* _READING TEXT_:
"I Have a Quota of Kids to Recruit, So What the Hell?
Latino Troops Have Parents
By SAUL LANDAU
In the faculty dining room at the California State University where I teach, a Mexican-American woman places thin slices of turkey on bread. Stress lines radiate down from her high cheekbones. One of her sons left last week for Iraq. "I pray every day," she says, smearing mayonnaise on bread.
"Why did he join the military?"
She smiles, resigned to her lack of control over an adolescent growing up in a combat culture. "He's a good boy. I ask God to return him to me," she says. "What can I do? I'm desperate."
Desperation describes the mood of hundreds of thousands of Latino parents whose kids serve in war zones of Afghanistan and Iraq. It also describes the actual situation of those once confident imperial managers who have gotten 200,000 young men and women stuck in two quagmires without an exit strategy.
Bush's wars and the subsequent occupation of Iraq have clearly divided the nation and fomented anti-Americanism throughout the world. They have also strained the resources of the mighty Pentagon. The 2005-6 "Defense Budget" of $640+ billion--counting the Intelligence budget--comes to almost twice what the rest of the world spends on "defense."
Until the 21st Century Middle East wars, the military casually filled its recruiting quota from amongst poor youth around the country. National Guard service appeared attractive since the chances of having to engage in an actual war seemed remote. But after Bush invaded Afghanistan and Iraq and discovered that he had insufficient troops to occupy both places, he called up more than 100,000 National Guard troops and launched an aggressive recruiting campaign. But the growing dead and wounded count filtered through the Administration's optimistic spin. Even the usually gullible teenagers began to think twice about "joining up."

* _DATASET RECORDS_:
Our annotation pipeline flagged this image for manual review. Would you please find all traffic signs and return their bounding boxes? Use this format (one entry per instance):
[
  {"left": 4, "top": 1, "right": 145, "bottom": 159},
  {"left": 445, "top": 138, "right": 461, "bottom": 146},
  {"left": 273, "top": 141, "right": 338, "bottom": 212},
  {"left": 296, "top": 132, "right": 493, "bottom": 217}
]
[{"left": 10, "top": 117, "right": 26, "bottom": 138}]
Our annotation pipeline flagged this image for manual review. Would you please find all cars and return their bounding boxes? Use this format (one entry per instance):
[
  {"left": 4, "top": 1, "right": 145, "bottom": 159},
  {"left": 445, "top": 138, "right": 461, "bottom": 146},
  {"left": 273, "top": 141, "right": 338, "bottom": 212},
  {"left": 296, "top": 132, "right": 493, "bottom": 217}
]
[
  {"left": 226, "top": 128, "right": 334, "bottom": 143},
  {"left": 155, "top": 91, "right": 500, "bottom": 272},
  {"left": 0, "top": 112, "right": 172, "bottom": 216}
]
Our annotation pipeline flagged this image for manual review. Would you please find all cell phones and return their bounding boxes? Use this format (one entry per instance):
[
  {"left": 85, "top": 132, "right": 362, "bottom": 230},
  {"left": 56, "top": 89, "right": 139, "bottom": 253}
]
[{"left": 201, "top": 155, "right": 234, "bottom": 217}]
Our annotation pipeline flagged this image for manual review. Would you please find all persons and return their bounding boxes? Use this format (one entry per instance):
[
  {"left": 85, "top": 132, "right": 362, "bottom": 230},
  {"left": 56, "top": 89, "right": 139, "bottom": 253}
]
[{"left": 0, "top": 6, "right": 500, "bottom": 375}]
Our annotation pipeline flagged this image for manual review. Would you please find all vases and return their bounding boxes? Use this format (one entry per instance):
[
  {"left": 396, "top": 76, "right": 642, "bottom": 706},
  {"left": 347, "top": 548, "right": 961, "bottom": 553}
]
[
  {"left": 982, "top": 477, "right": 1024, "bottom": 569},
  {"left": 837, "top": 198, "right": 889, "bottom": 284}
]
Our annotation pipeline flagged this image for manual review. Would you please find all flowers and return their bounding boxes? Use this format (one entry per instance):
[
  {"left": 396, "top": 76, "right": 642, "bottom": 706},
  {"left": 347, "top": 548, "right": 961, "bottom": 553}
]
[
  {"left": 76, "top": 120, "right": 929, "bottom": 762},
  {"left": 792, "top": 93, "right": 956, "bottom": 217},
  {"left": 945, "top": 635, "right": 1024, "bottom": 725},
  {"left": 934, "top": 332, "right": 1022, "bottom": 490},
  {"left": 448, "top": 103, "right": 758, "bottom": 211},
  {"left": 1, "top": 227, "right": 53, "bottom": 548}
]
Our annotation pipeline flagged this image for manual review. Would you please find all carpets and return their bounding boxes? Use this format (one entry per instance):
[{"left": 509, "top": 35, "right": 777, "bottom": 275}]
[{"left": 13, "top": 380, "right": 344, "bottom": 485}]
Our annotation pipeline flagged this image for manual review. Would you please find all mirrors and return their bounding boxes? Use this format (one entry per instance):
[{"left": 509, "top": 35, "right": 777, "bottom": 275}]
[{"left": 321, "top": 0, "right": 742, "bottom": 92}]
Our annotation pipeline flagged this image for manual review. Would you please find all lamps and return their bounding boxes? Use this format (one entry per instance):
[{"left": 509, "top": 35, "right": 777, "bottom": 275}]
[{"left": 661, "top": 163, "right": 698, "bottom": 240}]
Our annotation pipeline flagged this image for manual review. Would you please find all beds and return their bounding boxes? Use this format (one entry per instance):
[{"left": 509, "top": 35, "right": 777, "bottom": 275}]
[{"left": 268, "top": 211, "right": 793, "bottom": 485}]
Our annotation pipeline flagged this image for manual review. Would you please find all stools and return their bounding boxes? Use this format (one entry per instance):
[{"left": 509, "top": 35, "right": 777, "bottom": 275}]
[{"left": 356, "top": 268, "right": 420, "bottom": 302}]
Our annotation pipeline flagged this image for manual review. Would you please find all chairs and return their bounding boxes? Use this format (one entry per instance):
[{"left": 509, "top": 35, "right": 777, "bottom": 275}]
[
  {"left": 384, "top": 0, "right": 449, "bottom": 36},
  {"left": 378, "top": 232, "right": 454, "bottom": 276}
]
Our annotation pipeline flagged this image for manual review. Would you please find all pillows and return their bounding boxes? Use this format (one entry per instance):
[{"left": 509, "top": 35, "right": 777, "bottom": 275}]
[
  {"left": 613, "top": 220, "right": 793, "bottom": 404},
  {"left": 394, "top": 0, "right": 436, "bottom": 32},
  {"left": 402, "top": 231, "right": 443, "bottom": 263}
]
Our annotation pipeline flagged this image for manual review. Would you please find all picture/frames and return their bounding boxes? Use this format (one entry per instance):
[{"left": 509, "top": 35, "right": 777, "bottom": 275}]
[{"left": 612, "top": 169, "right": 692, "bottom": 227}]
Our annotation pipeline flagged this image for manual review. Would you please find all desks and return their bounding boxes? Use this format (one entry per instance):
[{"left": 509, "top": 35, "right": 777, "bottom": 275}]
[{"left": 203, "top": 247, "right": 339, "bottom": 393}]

* _GIVEN PROBLEM A_:
Retype the passage of the article on Latino troops and their parents from "Desperation describes the" to "an exit strategy.".
* _GIVEN PROBLEM B_:
Gather every line of the listing that contains the word "picture" and copy each one out.

* _EXERCISE OUTPUT A_:
Desperation describes the mood of hundreds of thousands of Latino parents whose kids serve in war zones of Afghanistan and Iraq. It also describes the actual situation of those once confident imperial managers who have gotten 200,000 young men and women stuck in two quagmires without an exit strategy.

* _EXERCISE OUTPUT B_:
Our annotation pipeline flagged this image for manual review. Would you please find all picture/frames and return their bounding boxes? Use this format (one entry per instance):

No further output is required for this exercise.